- Aim:
Rewrite every entry below with each occurrence of "teal sports car" changed to "green sports car" and nothing else altered. Leave the pictures out.

- Exercise material:
============================================================

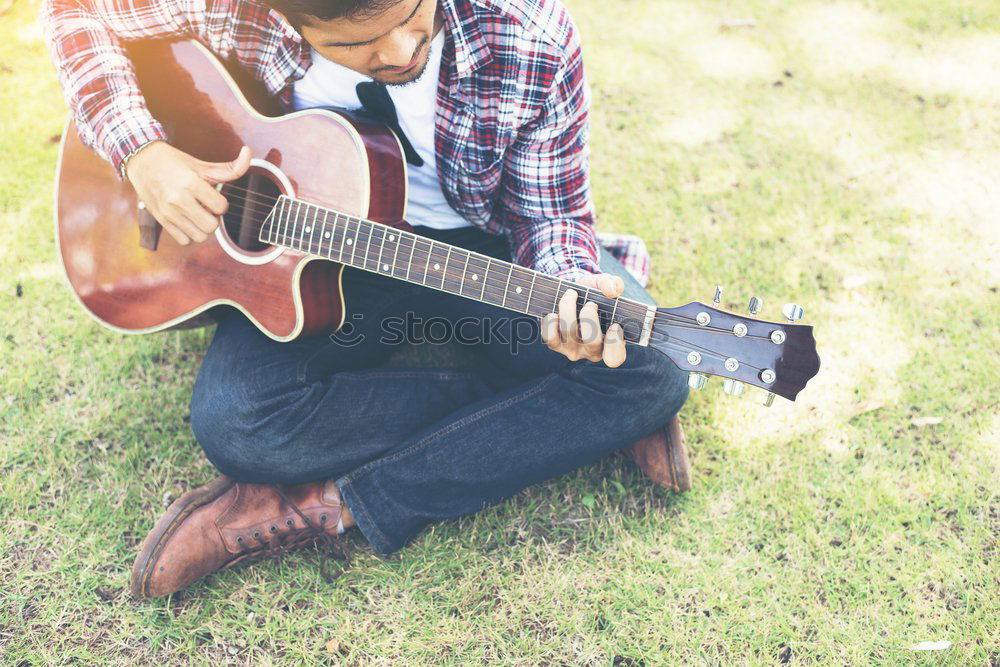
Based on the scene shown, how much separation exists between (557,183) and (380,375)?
81 centimetres

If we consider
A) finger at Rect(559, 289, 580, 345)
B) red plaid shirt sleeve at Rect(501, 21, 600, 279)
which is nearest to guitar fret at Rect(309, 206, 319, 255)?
red plaid shirt sleeve at Rect(501, 21, 600, 279)

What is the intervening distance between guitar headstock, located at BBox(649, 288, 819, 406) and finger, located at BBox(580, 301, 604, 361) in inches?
5.6

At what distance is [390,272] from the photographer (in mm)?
1882

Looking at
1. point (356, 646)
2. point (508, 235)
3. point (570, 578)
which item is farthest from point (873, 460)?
point (356, 646)

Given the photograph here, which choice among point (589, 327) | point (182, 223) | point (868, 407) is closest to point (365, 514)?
point (589, 327)

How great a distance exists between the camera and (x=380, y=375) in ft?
7.11

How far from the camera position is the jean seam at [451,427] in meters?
2.00

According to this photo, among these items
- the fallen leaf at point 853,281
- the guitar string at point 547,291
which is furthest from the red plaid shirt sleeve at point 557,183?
the fallen leaf at point 853,281

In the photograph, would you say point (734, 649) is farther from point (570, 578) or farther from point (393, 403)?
point (393, 403)

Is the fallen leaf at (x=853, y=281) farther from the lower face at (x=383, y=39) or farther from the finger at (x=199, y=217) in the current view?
the finger at (x=199, y=217)

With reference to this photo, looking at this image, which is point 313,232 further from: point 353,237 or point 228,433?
point 228,433

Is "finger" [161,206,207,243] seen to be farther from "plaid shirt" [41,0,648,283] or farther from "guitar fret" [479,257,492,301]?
"guitar fret" [479,257,492,301]

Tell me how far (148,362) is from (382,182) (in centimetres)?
121

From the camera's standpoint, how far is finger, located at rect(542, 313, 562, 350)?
177cm
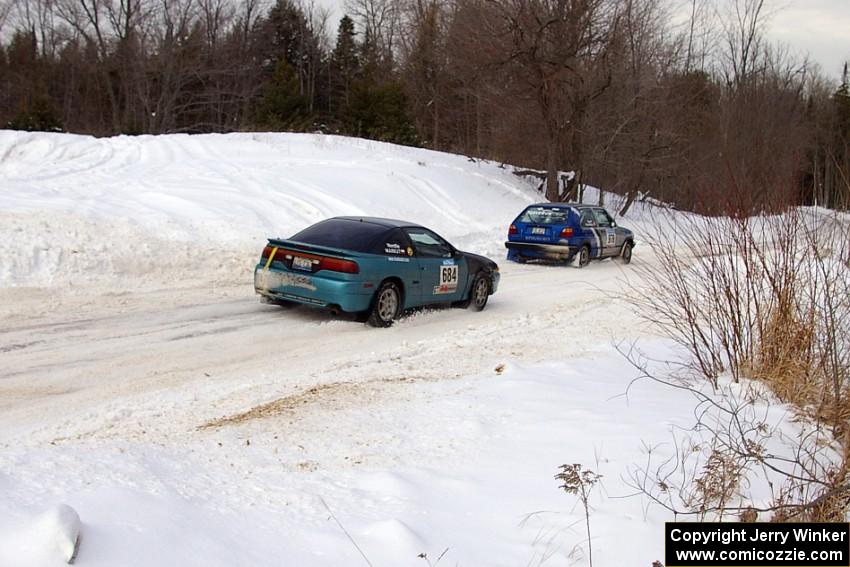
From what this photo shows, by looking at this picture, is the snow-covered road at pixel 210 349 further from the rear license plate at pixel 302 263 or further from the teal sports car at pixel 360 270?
the rear license plate at pixel 302 263

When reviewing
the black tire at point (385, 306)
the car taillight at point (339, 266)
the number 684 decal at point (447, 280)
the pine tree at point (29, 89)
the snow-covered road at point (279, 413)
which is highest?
the pine tree at point (29, 89)

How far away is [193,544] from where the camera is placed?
3604 millimetres

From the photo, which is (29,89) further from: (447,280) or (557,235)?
(447,280)

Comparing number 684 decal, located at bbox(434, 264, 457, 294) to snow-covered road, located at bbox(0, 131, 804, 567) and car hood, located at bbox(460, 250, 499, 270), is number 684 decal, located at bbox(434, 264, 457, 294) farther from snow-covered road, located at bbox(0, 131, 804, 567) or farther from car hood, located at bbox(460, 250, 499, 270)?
car hood, located at bbox(460, 250, 499, 270)

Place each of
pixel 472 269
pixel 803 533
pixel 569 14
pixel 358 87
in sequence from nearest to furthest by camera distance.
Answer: pixel 803 533
pixel 472 269
pixel 569 14
pixel 358 87

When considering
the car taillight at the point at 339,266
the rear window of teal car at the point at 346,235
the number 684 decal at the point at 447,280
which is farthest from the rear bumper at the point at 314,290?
the number 684 decal at the point at 447,280

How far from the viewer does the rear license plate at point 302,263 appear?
9.97 m

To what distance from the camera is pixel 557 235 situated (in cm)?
1825

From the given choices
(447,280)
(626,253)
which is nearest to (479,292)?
(447,280)

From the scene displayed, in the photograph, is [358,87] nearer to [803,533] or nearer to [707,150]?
[707,150]

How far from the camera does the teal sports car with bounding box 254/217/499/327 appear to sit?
388 inches

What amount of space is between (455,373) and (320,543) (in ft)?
Result: 13.4

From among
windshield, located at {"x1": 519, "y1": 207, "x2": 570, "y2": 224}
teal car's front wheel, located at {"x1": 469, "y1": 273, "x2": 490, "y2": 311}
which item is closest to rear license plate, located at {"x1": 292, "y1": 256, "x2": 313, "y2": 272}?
teal car's front wheel, located at {"x1": 469, "y1": 273, "x2": 490, "y2": 311}

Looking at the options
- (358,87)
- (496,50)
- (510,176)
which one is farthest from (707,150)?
(358,87)
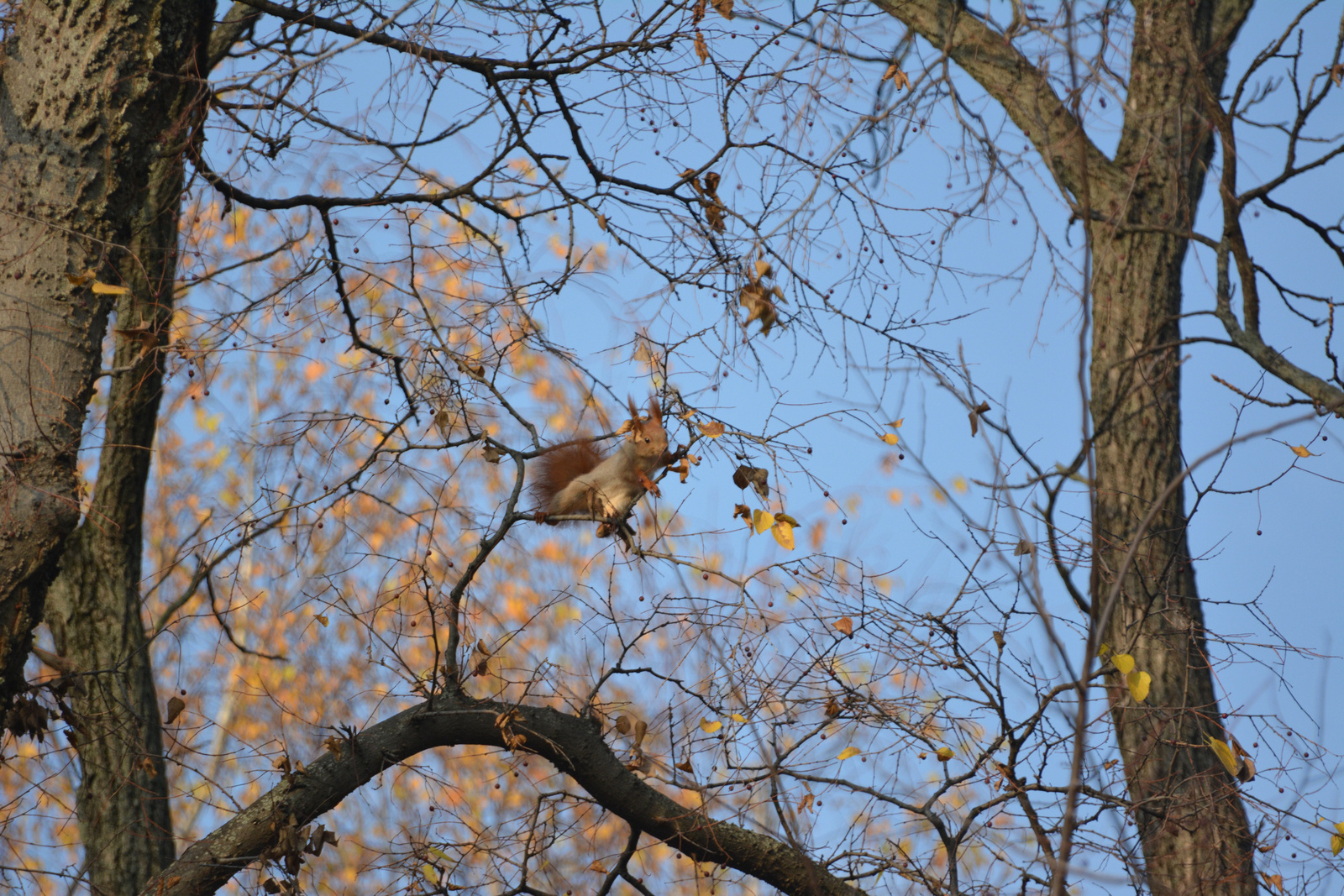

============================================================

- Written reply:
Based on the scene shown, how much separation exists between (557,183) and (380,375)?
81 centimetres

If we consider
A) finger at Rect(559, 289, 580, 345)
B) red plaid shirt sleeve at Rect(501, 21, 600, 279)
which is nearest to guitar fret at Rect(309, 206, 319, 255)?
red plaid shirt sleeve at Rect(501, 21, 600, 279)

What is the intervening distance between guitar headstock, located at BBox(649, 288, 819, 406) and finger, located at BBox(580, 301, 604, 361) in inches?
5.6

At what distance is [390,272] from the photographer (in mm)?
1882

Looking at
1. point (356, 646)
2. point (508, 235)
3. point (570, 578)
which item is farthest from point (873, 460)?
point (356, 646)

Given the photograph here, which choice among point (589, 327) | point (182, 223) | point (868, 407) is closest to point (365, 514)?
point (589, 327)

How great a distance exists between the camera and (x=380, y=375) in ft?
7.11

How far from the camera position is the jean seam at [451,427] in meters?
2.00

According to this photo, among these items
- the fallen leaf at point 853,281
- the guitar string at point 547,291
which is furthest from the red plaid shirt sleeve at point 557,183?
the fallen leaf at point 853,281

In the photograph, would you say point (734, 649) is farther from point (570, 578) or farther from point (393, 403)?
point (393, 403)

Is the fallen leaf at (x=853, y=281) farther from the lower face at (x=383, y=39) or farther from the finger at (x=199, y=217) in the current view?
the finger at (x=199, y=217)

With reference to this photo, looking at this image, which is point 313,232 further from: point 353,237 or point 228,433?
point 228,433

Is "finger" [161,206,207,243] seen to be farther from "plaid shirt" [41,0,648,283] or farther from "guitar fret" [479,257,492,301]?
"guitar fret" [479,257,492,301]

Tell me how far (148,362) is from (382,182) (in centimetres)?
121

From the camera's standpoint, how far is finger, located at rect(542, 313, 562, 350)?
177cm
From what this photo shows, by looking at this picture, is the snow-covered road at pixel 210 349 further from the rear license plate at pixel 302 263 or further from the green sports car at pixel 360 270?
the rear license plate at pixel 302 263

When reviewing
the black tire at point (385, 306)
the car taillight at point (339, 266)
the number 684 decal at point (447, 280)
the pine tree at point (29, 89)
the snow-covered road at point (279, 413)
which is highest?
the pine tree at point (29, 89)

How far away is [193,544] from where the camera is placed?
3604 millimetres

From the photo, which is (29,89) further from: (447,280) or (557,235)?
(447,280)

Comparing number 684 decal, located at bbox(434, 264, 457, 294) to snow-covered road, located at bbox(0, 131, 804, 567) and car hood, located at bbox(460, 250, 499, 270), is number 684 decal, located at bbox(434, 264, 457, 294) farther from snow-covered road, located at bbox(0, 131, 804, 567) or farther from car hood, located at bbox(460, 250, 499, 270)?
car hood, located at bbox(460, 250, 499, 270)

Place each of
pixel 472 269
pixel 803 533
pixel 569 14
pixel 358 87
in sequence from nearest to furthest by camera distance.
Answer: pixel 803 533
pixel 472 269
pixel 569 14
pixel 358 87

When considering
the car taillight at the point at 339,266
the rear window of teal car at the point at 346,235
the number 684 decal at the point at 447,280
which is farthest from the rear bumper at the point at 314,290?
the number 684 decal at the point at 447,280

How far from the viewer does the rear license plate at point 302,263 appear?
9.97 m

To what distance from the camera is pixel 557 235 situated (in cm)?
1825

From the given choices
(447,280)
(626,253)
which is nearest to (479,292)?
(447,280)

From the scene displayed, in the photograph, is [358,87] nearer to [803,533] or nearer to [707,150]?
[707,150]

How far from the camera does the green sports car with bounding box 254/217/499/327 appear to sit?
388 inches

What amount of space is between (455,373) and (320,543) (in ft)?
Result: 13.4

From among
windshield, located at {"x1": 519, "y1": 207, "x2": 570, "y2": 224}
teal car's front wheel, located at {"x1": 469, "y1": 273, "x2": 490, "y2": 311}
which item is closest to rear license plate, located at {"x1": 292, "y1": 256, "x2": 313, "y2": 272}?
teal car's front wheel, located at {"x1": 469, "y1": 273, "x2": 490, "y2": 311}

Looking at the options
- (358,87)
- (496,50)
- (510,176)
which one is farthest from (707,150)?
(358,87)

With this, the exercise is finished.